After series of flops including Mortdecai (2015), Transcendence (2014) and The Lone Ranger (2013), Johnny Depp’s career is in desperate need of a hit.

Here he hides his leading man looks under extensive make up, false teeth and a receding wig.

Although he’s great as the ruthless American gangster ‘Whitey’ Bulger, it’s a clunking biopic that’s far less than the sum of it’s parts.

It’s fine looking with a nice contrast between the faded grandeur of the locations and unfortunate 1970’s fashions.

Boston is inherently photogenic and offers a variety of unfamiliar settings.

But strong performances from a great cast are undermined by an unfocused script and uninspired direction.

Whitey feeds information on his mafia rivals to childhood friend turned FBI agent in return for a blind eye to his gangster activities.

Joel Edgerton’s central character is sidelined in order to give more screen-time to Depp.

Neither are sympathetic, despite early attempts to portray Whitey as a loving family man.

Supporting characters such as Jesse Plemons’ are introduced, forgotten about and wheeled back in again.

Benedict Cumberbatch’s role is even more reduced as Whitey’s Senator brother.

There’s an interesting story to be told how the lives of these two brothers took very different directions.

But the film ignores this, preferring to indulge in macho posturing and bloody violence.

The setting, soundtrack, language and violence are very much the milieu of director Martin Scorsese.

However not only does Black Mass feel like Martin Scorsese lite, it feels like poor Martin Scorsese lite.

Black Mass calls to mind the maestro’s weak, albeit Oscar winning The Departed (2006).

> Record set:
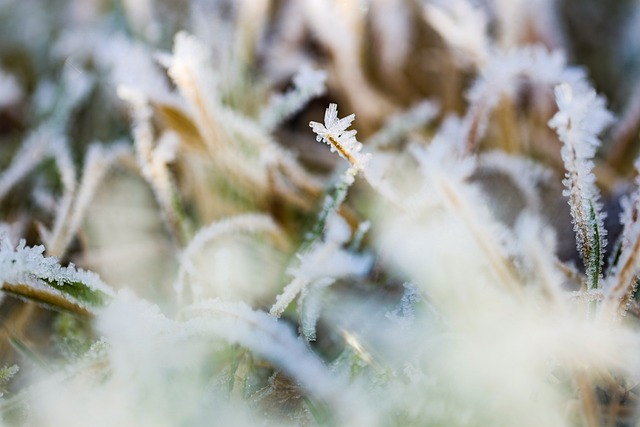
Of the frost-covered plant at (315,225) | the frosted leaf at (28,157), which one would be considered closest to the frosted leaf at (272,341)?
the frost-covered plant at (315,225)

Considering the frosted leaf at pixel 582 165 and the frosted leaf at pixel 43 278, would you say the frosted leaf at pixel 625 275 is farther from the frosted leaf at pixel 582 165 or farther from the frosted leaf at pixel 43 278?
the frosted leaf at pixel 43 278

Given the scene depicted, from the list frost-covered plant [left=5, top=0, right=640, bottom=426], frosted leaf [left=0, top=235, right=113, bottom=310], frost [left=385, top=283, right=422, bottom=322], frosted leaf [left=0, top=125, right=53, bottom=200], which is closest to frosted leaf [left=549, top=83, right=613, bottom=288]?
frost-covered plant [left=5, top=0, right=640, bottom=426]

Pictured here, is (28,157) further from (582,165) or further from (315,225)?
(582,165)

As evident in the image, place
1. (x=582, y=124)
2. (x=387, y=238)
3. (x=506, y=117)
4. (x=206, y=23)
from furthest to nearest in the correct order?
1. (x=206, y=23)
2. (x=506, y=117)
3. (x=387, y=238)
4. (x=582, y=124)

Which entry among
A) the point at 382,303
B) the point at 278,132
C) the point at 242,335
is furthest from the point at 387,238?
the point at 278,132

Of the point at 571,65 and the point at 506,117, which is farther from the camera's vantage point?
the point at 571,65

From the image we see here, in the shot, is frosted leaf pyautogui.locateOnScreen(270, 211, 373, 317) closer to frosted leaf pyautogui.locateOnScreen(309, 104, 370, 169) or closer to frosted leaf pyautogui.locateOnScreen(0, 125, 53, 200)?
frosted leaf pyautogui.locateOnScreen(309, 104, 370, 169)

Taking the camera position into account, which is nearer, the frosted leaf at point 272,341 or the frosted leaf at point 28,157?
the frosted leaf at point 272,341

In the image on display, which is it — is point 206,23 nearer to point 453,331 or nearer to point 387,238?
point 387,238

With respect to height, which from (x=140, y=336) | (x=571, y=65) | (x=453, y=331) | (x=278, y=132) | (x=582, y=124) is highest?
(x=571, y=65)
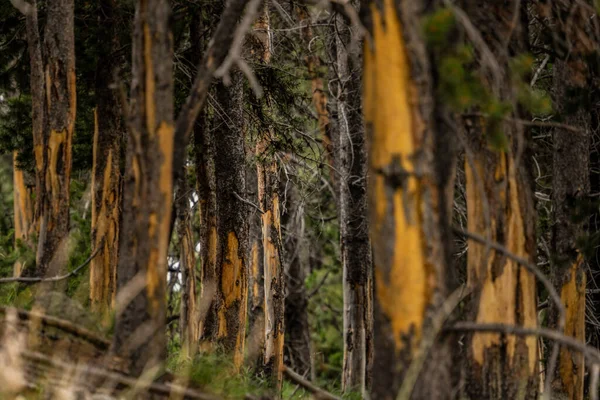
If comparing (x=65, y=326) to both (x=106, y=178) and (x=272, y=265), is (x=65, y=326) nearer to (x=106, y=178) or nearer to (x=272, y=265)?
(x=106, y=178)

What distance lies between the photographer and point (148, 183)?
15.8ft

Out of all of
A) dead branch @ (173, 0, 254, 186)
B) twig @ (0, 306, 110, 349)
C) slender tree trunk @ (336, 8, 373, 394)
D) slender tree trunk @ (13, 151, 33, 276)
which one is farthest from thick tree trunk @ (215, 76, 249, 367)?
slender tree trunk @ (13, 151, 33, 276)

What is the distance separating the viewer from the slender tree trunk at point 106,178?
9.55m

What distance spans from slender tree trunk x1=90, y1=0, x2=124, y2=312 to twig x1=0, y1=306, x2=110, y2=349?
14.0ft

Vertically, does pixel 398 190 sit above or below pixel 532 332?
above

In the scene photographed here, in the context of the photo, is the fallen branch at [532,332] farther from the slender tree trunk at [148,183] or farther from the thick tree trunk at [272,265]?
the thick tree trunk at [272,265]

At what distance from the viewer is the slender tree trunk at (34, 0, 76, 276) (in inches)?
261

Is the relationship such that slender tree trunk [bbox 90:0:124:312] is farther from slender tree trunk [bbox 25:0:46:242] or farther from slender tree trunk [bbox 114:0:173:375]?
slender tree trunk [bbox 114:0:173:375]

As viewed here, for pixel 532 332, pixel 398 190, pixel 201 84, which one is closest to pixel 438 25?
pixel 398 190

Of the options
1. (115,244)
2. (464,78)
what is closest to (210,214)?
(115,244)

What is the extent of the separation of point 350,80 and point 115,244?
474 centimetres

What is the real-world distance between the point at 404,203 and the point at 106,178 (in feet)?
20.2

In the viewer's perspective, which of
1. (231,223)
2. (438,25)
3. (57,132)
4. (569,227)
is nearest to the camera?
(438,25)

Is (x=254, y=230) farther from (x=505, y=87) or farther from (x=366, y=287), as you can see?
(x=505, y=87)
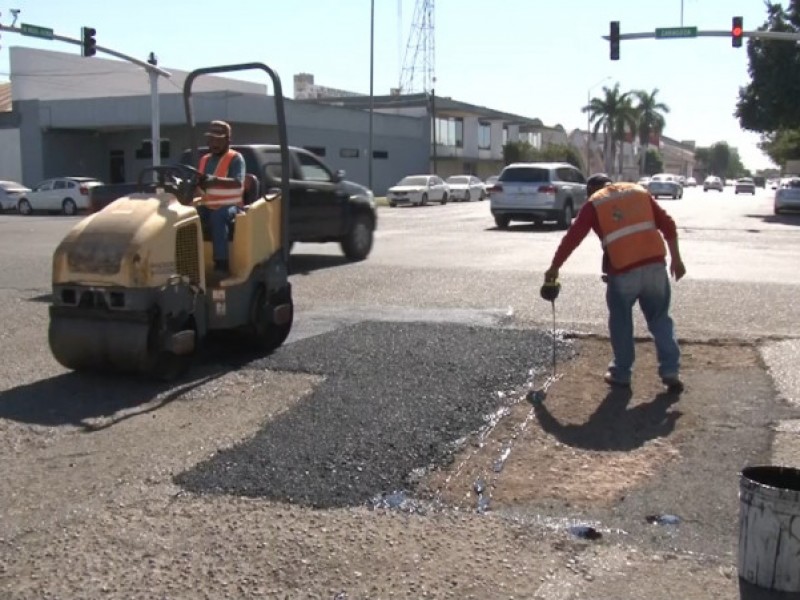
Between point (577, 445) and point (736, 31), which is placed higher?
point (736, 31)

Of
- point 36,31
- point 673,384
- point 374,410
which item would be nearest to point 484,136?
point 36,31

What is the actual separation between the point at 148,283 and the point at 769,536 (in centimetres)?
447

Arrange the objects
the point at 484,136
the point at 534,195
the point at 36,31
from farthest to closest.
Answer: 1. the point at 484,136
2. the point at 36,31
3. the point at 534,195

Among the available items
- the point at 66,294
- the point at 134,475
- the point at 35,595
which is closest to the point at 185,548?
the point at 35,595

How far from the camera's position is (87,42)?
29.3 m

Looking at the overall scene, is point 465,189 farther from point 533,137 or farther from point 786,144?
point 533,137

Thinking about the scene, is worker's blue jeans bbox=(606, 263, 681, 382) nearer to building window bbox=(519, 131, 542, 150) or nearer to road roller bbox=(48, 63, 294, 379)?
road roller bbox=(48, 63, 294, 379)

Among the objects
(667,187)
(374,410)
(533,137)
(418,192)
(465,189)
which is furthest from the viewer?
(533,137)

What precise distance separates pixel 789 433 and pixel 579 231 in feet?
6.92

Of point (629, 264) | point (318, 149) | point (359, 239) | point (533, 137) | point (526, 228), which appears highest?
point (533, 137)

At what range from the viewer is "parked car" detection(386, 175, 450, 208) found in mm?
44656

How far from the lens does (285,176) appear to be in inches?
314

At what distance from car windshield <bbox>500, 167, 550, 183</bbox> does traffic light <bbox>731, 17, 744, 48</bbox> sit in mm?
8801

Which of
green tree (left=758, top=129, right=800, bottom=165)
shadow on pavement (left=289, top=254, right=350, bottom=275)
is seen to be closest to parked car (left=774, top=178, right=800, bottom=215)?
green tree (left=758, top=129, right=800, bottom=165)
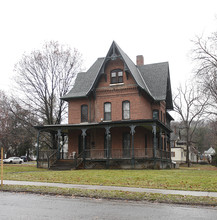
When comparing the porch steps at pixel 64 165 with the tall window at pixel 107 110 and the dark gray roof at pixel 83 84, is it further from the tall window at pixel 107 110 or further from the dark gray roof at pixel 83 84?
the dark gray roof at pixel 83 84

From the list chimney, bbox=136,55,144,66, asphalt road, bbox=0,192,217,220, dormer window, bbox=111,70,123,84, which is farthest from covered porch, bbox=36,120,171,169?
asphalt road, bbox=0,192,217,220

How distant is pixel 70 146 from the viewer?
29.8 m

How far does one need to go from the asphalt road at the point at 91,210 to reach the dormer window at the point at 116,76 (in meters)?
20.4

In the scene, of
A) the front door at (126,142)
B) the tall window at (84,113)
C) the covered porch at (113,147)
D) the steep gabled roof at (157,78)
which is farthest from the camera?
the tall window at (84,113)

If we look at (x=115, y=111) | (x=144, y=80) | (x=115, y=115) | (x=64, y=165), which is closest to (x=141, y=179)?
(x=64, y=165)

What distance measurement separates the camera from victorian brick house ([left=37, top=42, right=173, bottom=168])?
26.0m

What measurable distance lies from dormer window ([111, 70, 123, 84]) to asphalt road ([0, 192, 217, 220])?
20395mm

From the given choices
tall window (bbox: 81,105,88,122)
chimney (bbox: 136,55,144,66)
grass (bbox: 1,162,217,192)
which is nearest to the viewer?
grass (bbox: 1,162,217,192)

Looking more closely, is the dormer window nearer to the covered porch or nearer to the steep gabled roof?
the steep gabled roof

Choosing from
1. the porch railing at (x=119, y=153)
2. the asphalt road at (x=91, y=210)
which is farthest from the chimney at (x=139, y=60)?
the asphalt road at (x=91, y=210)

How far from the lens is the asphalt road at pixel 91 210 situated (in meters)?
6.79

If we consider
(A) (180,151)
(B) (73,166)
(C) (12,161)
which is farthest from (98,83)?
(A) (180,151)

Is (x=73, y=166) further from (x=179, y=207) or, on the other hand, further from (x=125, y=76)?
(x=179, y=207)

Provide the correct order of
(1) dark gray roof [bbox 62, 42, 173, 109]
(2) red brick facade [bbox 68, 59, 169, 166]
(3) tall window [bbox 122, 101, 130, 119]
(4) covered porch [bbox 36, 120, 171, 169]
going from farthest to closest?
(1) dark gray roof [bbox 62, 42, 173, 109], (3) tall window [bbox 122, 101, 130, 119], (2) red brick facade [bbox 68, 59, 169, 166], (4) covered porch [bbox 36, 120, 171, 169]
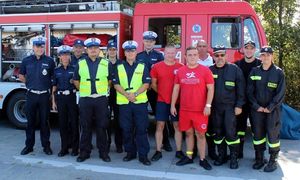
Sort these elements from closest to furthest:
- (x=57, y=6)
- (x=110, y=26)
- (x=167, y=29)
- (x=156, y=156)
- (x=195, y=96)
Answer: (x=195, y=96) → (x=156, y=156) → (x=167, y=29) → (x=110, y=26) → (x=57, y=6)

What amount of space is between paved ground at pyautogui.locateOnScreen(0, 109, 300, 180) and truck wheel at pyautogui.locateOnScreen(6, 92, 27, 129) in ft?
6.06

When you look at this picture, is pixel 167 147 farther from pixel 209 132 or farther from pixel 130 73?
pixel 130 73

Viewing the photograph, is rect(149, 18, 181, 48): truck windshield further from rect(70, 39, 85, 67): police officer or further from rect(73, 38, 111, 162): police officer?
rect(73, 38, 111, 162): police officer

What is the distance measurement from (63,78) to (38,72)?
42 cm

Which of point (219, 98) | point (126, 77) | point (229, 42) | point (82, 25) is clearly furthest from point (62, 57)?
point (229, 42)

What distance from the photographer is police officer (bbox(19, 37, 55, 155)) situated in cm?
622

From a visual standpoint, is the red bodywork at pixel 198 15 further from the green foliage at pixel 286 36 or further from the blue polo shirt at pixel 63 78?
the green foliage at pixel 286 36

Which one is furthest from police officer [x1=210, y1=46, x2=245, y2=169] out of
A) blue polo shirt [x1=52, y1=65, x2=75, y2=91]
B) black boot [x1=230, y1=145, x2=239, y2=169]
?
blue polo shirt [x1=52, y1=65, x2=75, y2=91]

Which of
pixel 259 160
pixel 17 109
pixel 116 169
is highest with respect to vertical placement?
pixel 17 109

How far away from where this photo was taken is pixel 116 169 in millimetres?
5668

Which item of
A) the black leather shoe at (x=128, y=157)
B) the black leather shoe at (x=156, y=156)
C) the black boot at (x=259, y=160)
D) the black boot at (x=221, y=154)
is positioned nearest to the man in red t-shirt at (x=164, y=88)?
the black leather shoe at (x=156, y=156)

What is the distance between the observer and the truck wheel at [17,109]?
27.4ft

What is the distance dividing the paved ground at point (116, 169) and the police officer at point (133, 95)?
373mm

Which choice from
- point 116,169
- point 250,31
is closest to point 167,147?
point 116,169
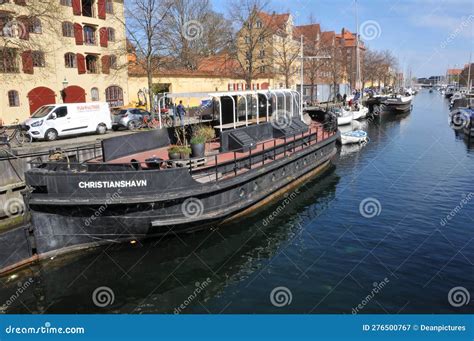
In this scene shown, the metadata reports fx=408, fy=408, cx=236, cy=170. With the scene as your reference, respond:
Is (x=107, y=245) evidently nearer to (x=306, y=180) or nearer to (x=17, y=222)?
(x=17, y=222)

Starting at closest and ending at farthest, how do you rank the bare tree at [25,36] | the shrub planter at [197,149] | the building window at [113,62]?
the shrub planter at [197,149] → the bare tree at [25,36] → the building window at [113,62]

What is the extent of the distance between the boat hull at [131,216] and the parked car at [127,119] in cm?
1557

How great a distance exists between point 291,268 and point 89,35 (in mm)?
31594

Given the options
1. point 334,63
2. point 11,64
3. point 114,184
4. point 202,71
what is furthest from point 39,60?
point 334,63

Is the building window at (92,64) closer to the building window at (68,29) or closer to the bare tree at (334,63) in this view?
the building window at (68,29)

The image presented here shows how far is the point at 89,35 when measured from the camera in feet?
115

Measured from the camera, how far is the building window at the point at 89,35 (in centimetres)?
3475

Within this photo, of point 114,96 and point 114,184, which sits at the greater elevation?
point 114,96

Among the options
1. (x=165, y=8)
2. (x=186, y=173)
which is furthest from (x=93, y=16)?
(x=186, y=173)

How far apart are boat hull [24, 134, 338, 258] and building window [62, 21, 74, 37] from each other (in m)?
26.6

> What needs to be done: Copy the stretch of the review from "But strong performances" through "back in again." word for word.

> The answer:
But strong performances from a great cast are undermined by an unfocused script and uninspired direction.

Whitey feeds information on his mafia rivals to childhood friend turned FBI agent in return for a blind eye to his gangster activities.

Joel Edgerton’s central character is sidelined in order to give more screen-time to Depp.

Neither are sympathetic, despite early attempts to portray Whitey as a loving family man.

Supporting characters such as Jesse Plemons’ are introduced, forgotten about and wheeled back in again.